You are viewing a plain text version of this content. The canonical link for it is here.

Posted to mapreduce-user@hadoop.apache.org by David Rosenstrauch <da...@darose.net> on 2013/02/28 07:12:24 UTC

Distcp reliability issue

I've run into an issue with the reliability of distcp.  Specifically, I 
have a distcp job that seems to have not copied over a few files - and 
yet didn't fail the job.  Was hoping someone here might have some 
suggestions/fix/workaround.


So I ran a distcp job.  (Copying from one Amazon S3 bucket to another.) 
  The job did have some task failures - but any task that failed 
eventually got re-run successfully.  The job as a whole completed 
successfully, and seemed to think that all files were copied successfully.

However, I re-ran the distcp again afterwards just to make sure 
everything copied over successfully, since it's important data.  (And 
also because I had canceled an earlier run of the same distcp, and I 
wanted to make that didn't screw anything up.)  And although the re-run 
of the distcp skipped over most of the files (like it should) it 
actually wound up copying 7 files - i.e., 7 files that didn't get copied 
in the first job.  This obviously shouldn't have happened, as it should 
have copied over all of the files in the first run, and the second run 
should have copied zero.

I have task logs (and job counters) saved that show all of this.

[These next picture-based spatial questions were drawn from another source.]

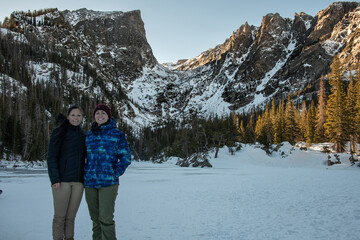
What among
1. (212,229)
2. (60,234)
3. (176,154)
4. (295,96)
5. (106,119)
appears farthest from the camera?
(295,96)

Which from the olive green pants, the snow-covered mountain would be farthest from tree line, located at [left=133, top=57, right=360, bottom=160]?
the snow-covered mountain

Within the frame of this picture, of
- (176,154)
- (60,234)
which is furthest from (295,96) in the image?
(60,234)

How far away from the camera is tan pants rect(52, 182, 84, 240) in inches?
117

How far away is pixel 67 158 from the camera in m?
3.07

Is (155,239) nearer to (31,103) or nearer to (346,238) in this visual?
(346,238)

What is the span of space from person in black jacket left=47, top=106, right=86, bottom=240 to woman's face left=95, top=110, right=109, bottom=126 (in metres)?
0.39

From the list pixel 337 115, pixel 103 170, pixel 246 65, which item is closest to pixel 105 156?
pixel 103 170

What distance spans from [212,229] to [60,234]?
113 inches

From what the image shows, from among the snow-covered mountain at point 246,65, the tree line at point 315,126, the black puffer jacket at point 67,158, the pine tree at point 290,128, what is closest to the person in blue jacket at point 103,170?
the black puffer jacket at point 67,158

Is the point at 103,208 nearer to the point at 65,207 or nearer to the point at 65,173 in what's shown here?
the point at 65,207

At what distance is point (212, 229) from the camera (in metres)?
4.30

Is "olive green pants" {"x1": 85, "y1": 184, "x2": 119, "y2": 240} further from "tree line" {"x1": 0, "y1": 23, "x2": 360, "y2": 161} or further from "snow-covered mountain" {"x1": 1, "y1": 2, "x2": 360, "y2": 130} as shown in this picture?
"snow-covered mountain" {"x1": 1, "y1": 2, "x2": 360, "y2": 130}

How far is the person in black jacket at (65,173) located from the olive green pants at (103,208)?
0.23 metres

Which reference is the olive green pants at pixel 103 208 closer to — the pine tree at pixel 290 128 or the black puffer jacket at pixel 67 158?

I think I remember a colleague of mine from a previous job running into 
a situation like this before, where he wound up having to run distcp 
jobs twice in order to reliably ensure that all files copied 
successfully.  But I don't know what (if anything) he eventually did to 
work around the issue.

Anyone ever run into this before and/or have any pointers to discussions 
about this issue or a solution?  (Or even info about any home-grown 
solution you've used to work around this.)  Google didn't turn up much.

Thanks,

DR